イルカの風船を持って登場したレキシ。「KMTR645」を披露したあと、十二単を羽織って歌った「SHIKIBU」では間奏中に和歌を詠んで笑いを誘う。恒例グッズの稲穂を振る多くの観客に、「お前ら、稲穂買っちゃってバカだなぁ」とうれしそうに弄り、「狩りから稲作へ」ではコールアンドレスポンスを楽しんだ。最後に「きらきら武士」で会場全体が踊り出し、最後までレキシならではの温かい笑いに包まれたステージとなった。

特別出演したのは、地元の高森中学校・高森高校吹奏楽部の生徒たち。「LOVE POP SOUL!」と「銀河鉄道999」を演奏し、雄大な自然に美しく響き渡る音色に観客はしばし聴き入った。

続く、電気グルーヴは揃いの赤いアロハシャツスタイル、ピエール瀧はさらにシルバーのシルクハットという奇抜なスタイルで登場すると、「人間大統領」を歌い出す。ピエール瀧と石野卓球のツインボーカルの絶妙なコンビネーションに心地良さそうに踊る観客たち。

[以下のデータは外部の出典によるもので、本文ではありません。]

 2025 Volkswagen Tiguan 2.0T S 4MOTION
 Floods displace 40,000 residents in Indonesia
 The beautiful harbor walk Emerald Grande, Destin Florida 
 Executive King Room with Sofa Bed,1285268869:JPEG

ラストには「富士山」を歌って爆発的な盛り上がりを見せ、最後に「阿蘇山ー!!」と叫んで会場を沸かせた。

2年前の阿蘇ロックに続き、2度目の出演となるスチャダラパー。「MORE FUN-KEY-WORD」「ライツカメラアクション」を立て続けに披露し、「また来ることができて良かった!」と語った。新曲の「サマージャム2020」では観客との掛け合いで場を盛り上げる。「心のベストテンいきますか~!」という言葉で、会場の熱はさらに上昇。「今夜はブギー・バック」を観客とともに歌い上げ、往年の名曲に酔いしれた。

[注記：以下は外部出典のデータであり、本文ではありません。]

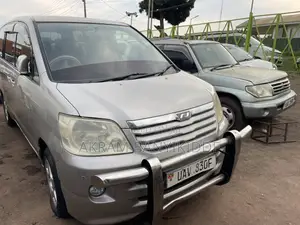 Toyota Noah 2003 Silver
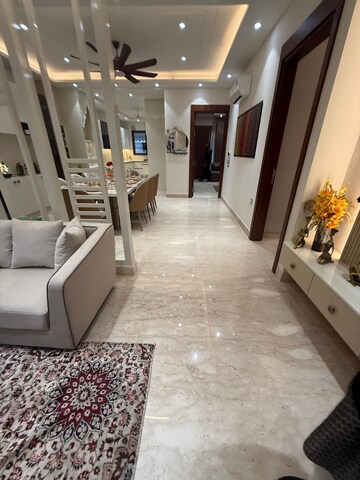 Team Area in 4 BHK Builder Floor at Ramprastha Colony – for Sale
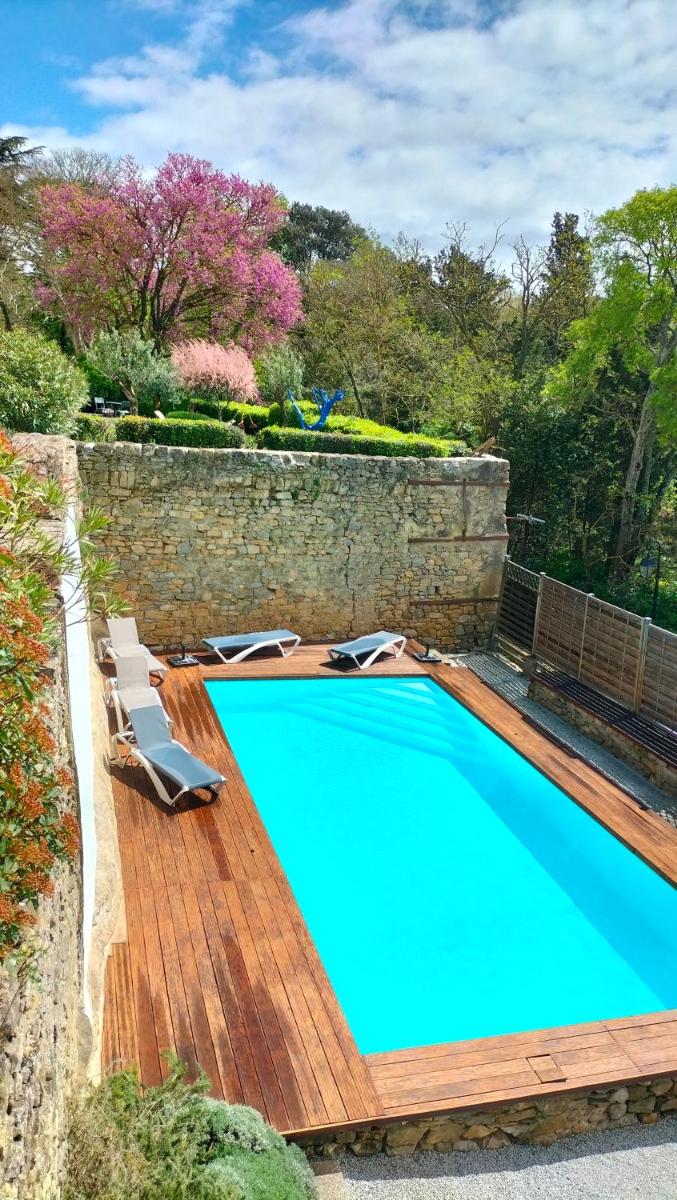Piscine de l'établissement Logis Hôtel Château De Palaja ou située à proximité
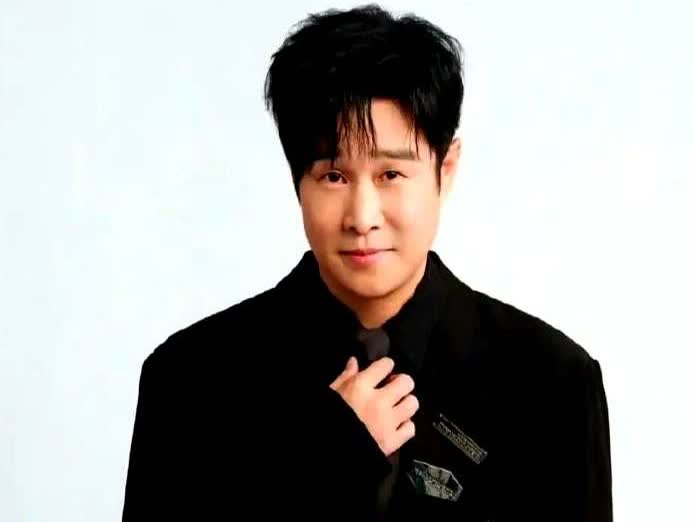 赵本山现在估计心里不是滋味。

他怎么也没想到，

徒弟小沈阳的演唱会会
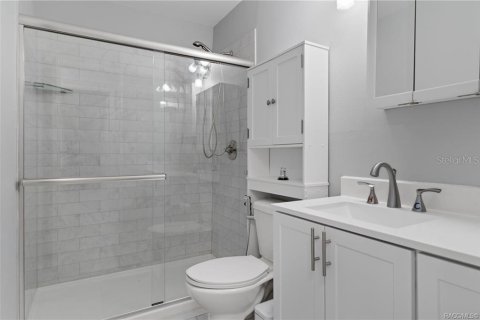 Condo in Inverness, Florida, 2 bedrooms № 2239359 - photo 25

ウルフルズの登場に沸く会場。1曲目の「バンザイ~好きでよかった~」を歌い出すと大きな歓声が上がり、早くもボルテージは最高潮に。MCでは「泉谷さんありがとう! 呼んでくれて」と言葉を掛け、「笑えれば」でソウルフルな歌声を響かせた。新しいアルバムから「せやなせやせや人生は」「バカヤロー」を披露し、阿蘇中に響き渡るような伸びやかな歌声で観客を魅了。「ええねん」でさらに会場を盛り上げたあと、ラストの「ガッツだぜ!!」では観客とともに拳を突き上げて熱唱した。

大きな拍手で迎えられたのは、大トリの泉谷しげる。「ノンストップでいくぞ、覚悟しろよ!」と叫び、「レガシー」を渋みのある声でパワフルに、「すべて時代のせいにして」「眠れない夜」を哀愁たっぷりに歌い上げた。「春夏秋冬」が始まると観客も自然と口ずさむ。間奏中に「自分のためにそっと歌え」と声を掛け、“今日ですべてが終わるさ”から始まる名フレーズを全員で歌った。

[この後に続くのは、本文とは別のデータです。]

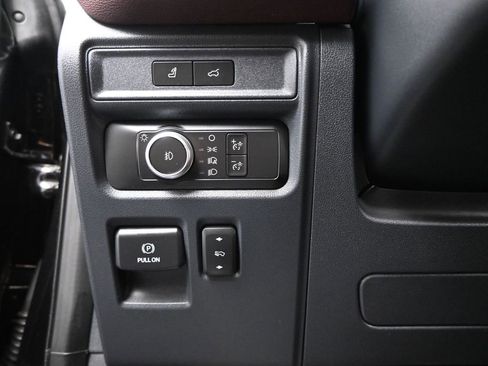 Used 2022 Ford Expedition Limited image 12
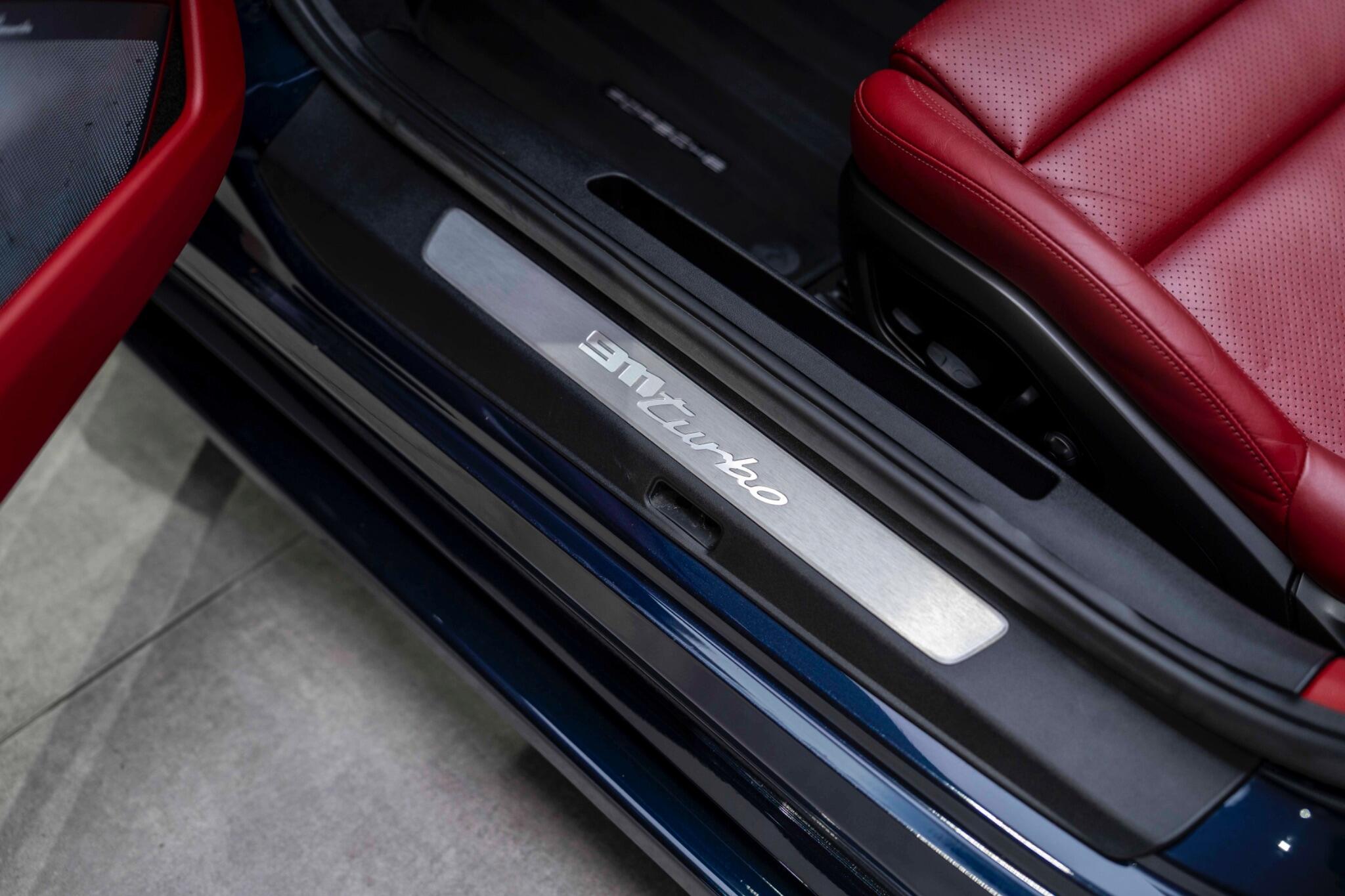 Porsche 911 view 44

「時よ止まれ 君は美しい!」ではバンドとの息もピッタリのロックサウンドを響かせ、泉谷自らアンコールを高らかに叫んで「野性のバラッド」を披露。曲中にステージを降りて観客のもとに駆け寄ると、「写真を撮れ!」と煽り、さらに会場を盛り上げる。ステージに戻り、フラフラの状態で歌い切った泉谷に「来年も帰ってこいよー!」と来年の開催を願う声が至るところから上がった。

必ず雨が降ると言われるアスペクタだが、2年ぶりの開催を祝福するかのような快晴の下、大成功のうちに幕を閉じた。